David Ammons is president of Retirement Living Associates, Inc. (RLA), a company which provides planning, development, marketing, and management services for new and existing retirement communities. He has worked in and with Senior Living Communities since his graduation from Wake Forest University in 1985. Contact David Ammons at david@rlainc.com or 919-783-0044 ext 21.

I hope not to overwhelm the reader of this article with statistics and (more than a few) examples, because the impact of cost increases in both inflation and staffing vary by location, type of community, and management decisions.
Over my 37 years of involvement in the retirement community industry, I thought I had learned not to let a few events or factors cause panic. But the reality of inflation’s impact to tangible purchases like food, supplies, gasoline, as well as other items like Property Insurance and Liability Insurance are frightening. Perhaps things have begun to level, I know some say the worse may be behind us, but Senior industry news and opinions are speculating that where we may have seen increases in property insurance over 25% in 2022 that may be less than half of what 2023 or 2024 has in store for us.

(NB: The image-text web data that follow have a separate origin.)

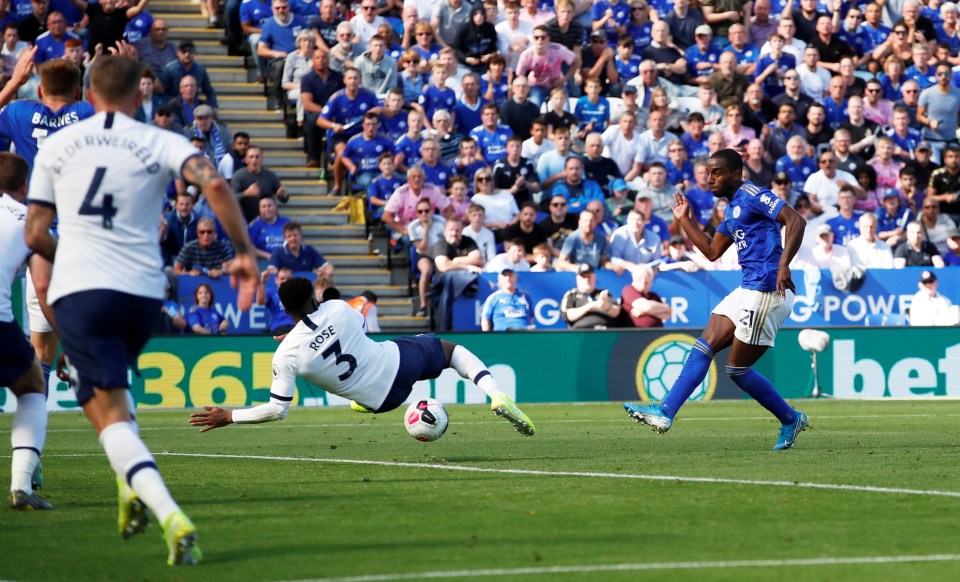  Ricardo Pereira netted the equaliser for the Foxes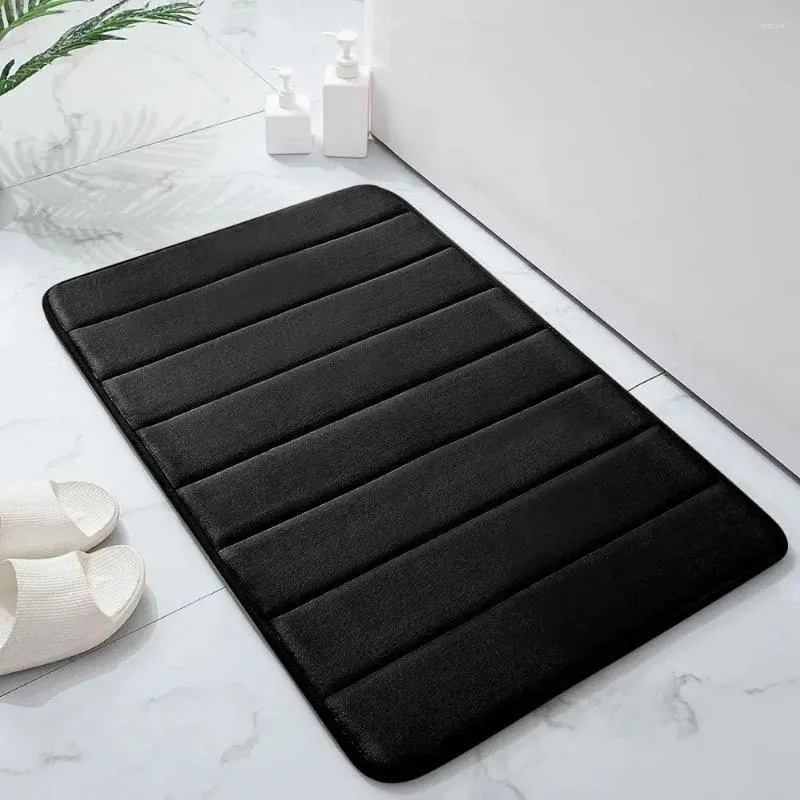 Alfombras Soft Coral Fleece Bath Mat Set de secado rápido Antideslizante Agua absorbente Grueso Inodoro en forma de U para baño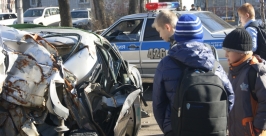 Школьники смогли увидеть, чем может закончится нарушение ПДД ГИБДД по ЕАО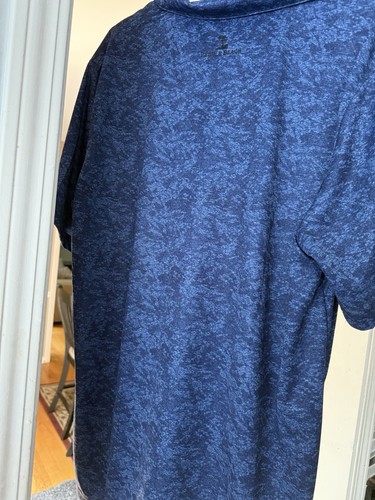Franklin templeton Polo Pebble Beach Extra Large XL Blue Golf Shirt New No Tags - Picture 4 of 4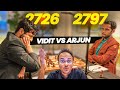 This is why he is world no.3 | Arjun Erigaisi vs Vidit Gujrathi | WR Chess Masters Cup 2024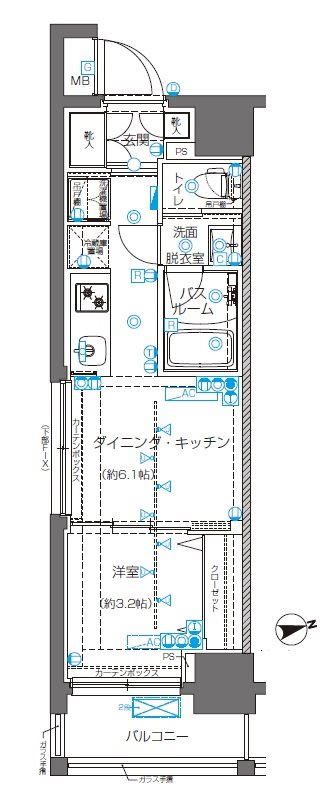 ZOOM調布小島町の間取り写真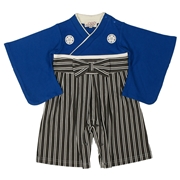 はかまロンパス 縞柄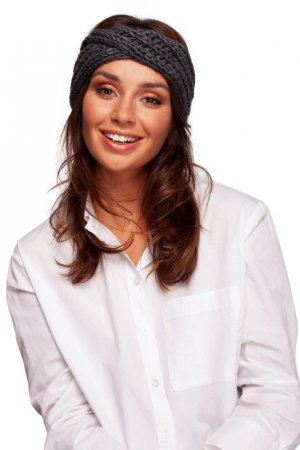 Be Knit BK096 Opaska na głowę - grafitowa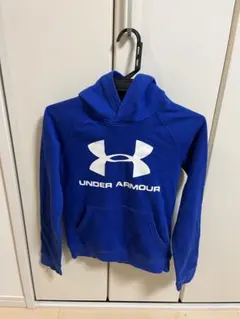 UNDER ARMOUR 青 フード付きパーカー YMD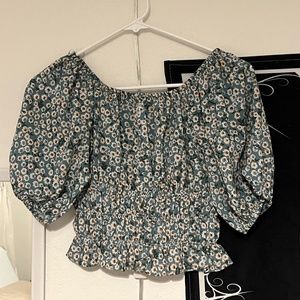I'm not sure where its from ( doesn't. have a tag) cute floral top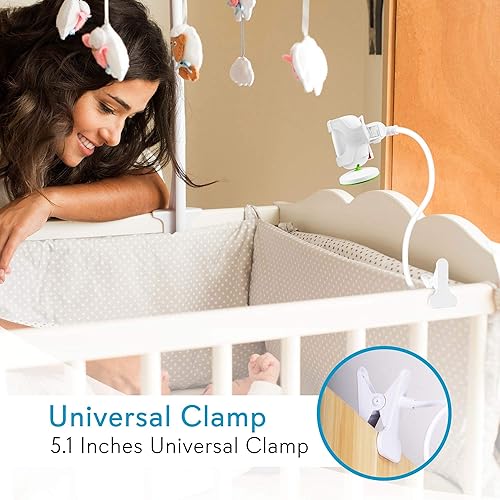 Miniatura 4 de SereneLife PRTSLBCAM2020 Soporte ajustable para monitor de video para bebé, soporte flexible para cámara de bebé con cuello de cisne, para sistemas
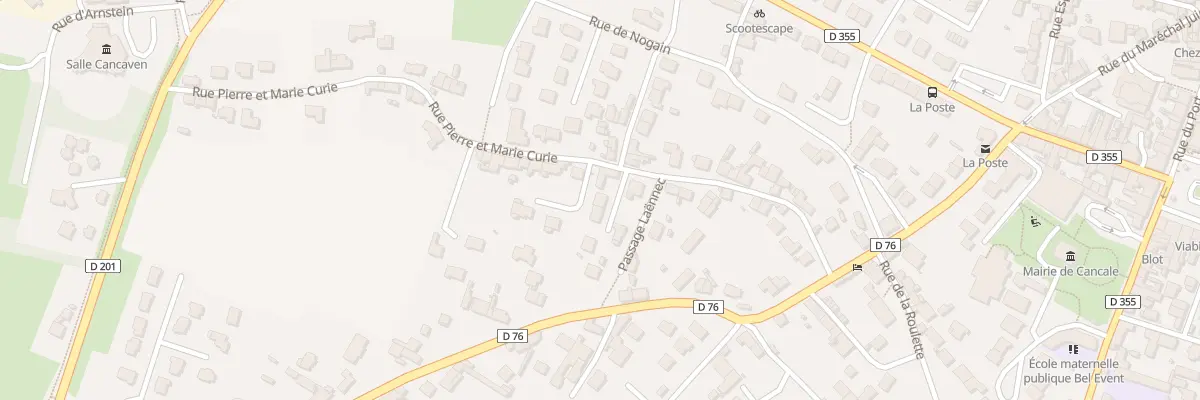 Plan du 29A Rue Pierre et Marie Curie à Cancale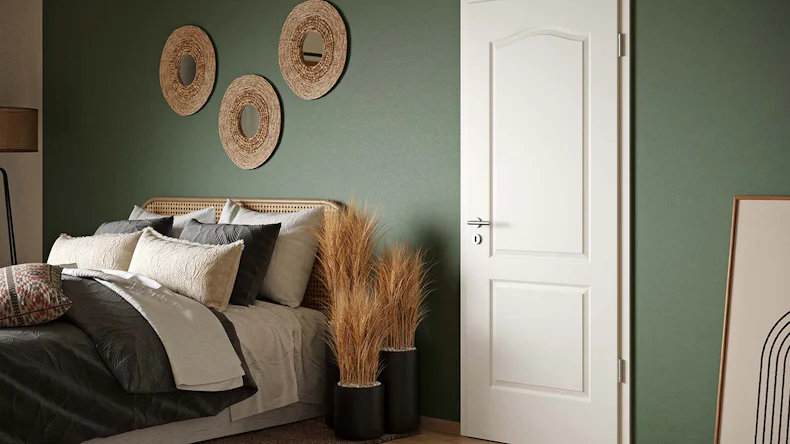 porta interna planeo laccata 2.0 - Gero 9010 laccata bianca 1985 x 610 mm DIN L - cerniera tonda VSP 2-t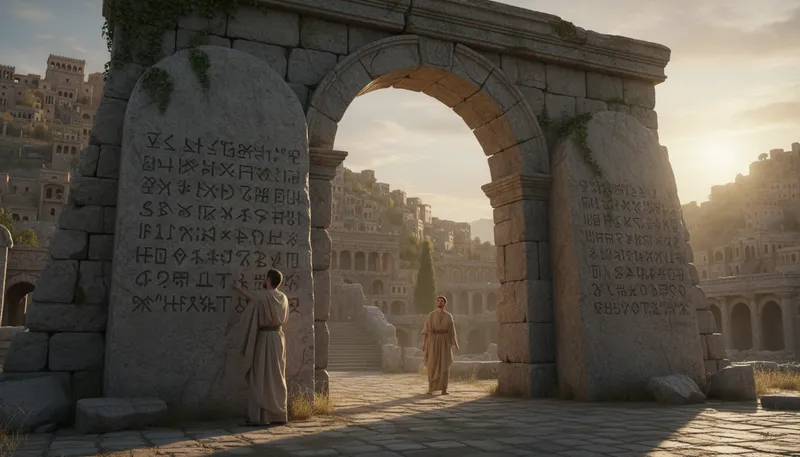 Illustration of carved in stone: fixed and unchangeable; permanent.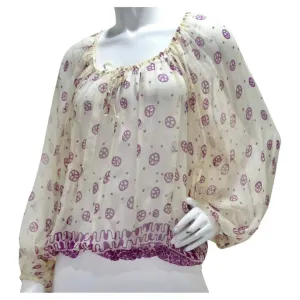 Vintage JeanPaul Gaultier Purple Print Blouse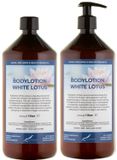 Claudius Cosmetics B.V. Bodylotion White Lotus 1 Liter - set van 2 stuks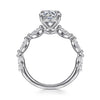 White Gold Engagement Ring. Featuring A Signature Created Lab Grown Center Diamond And Earth Mined Accent Diamonds.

The most recent Social Security and Supplemental Security Income (SSI) benefits for over 70 million Americans increased 8.7% in 2023. That has been received as great news by many folks. I would hasten to point out, however, that the cost-of-living adjustments that create that increase are real and are based on actual costs increasing. As a person in retirement community management I am often asked about why one of our communities is increasing fees to residents by a certain amount. The answer is simple in my mind, as I often share that the increase in costs are not costs created by a community, but are the same increases paid by folks living in their private homes. Whether the example is milk or fertilizer, increases are felt by all and somewhat accumulated in a community setting.

I know of dozens of new communities, and especially expansions of existing communities, that have been cancelled or delayed due to construction cost increases. There are very specific indexes that follow some items, like wood and concrete, and those vary some by region, but a project I am working on now has seen over an 26% increase to the cost of construction in only 13 months.

I, like many folks, am generally very optimistic and these current economic issues will not be “the end” as we know it, but will be adjusted to and factored in to decisions ranging from brand name purchases to distances traveled, etc, etc. A positive upside, that I know many are touting, concerns how current trends will bring some folks back to the work force. Increases occurring now, literally monthly if not weekly, to pay for staff at our communities are worrisome to me, when I know we stepped up a particular jobs pay range and yet we still have only one or two folks apply for a position. As an industry we are exploring every idea we have heard to help attract more folks to our industry and specifically to hands on care type roles.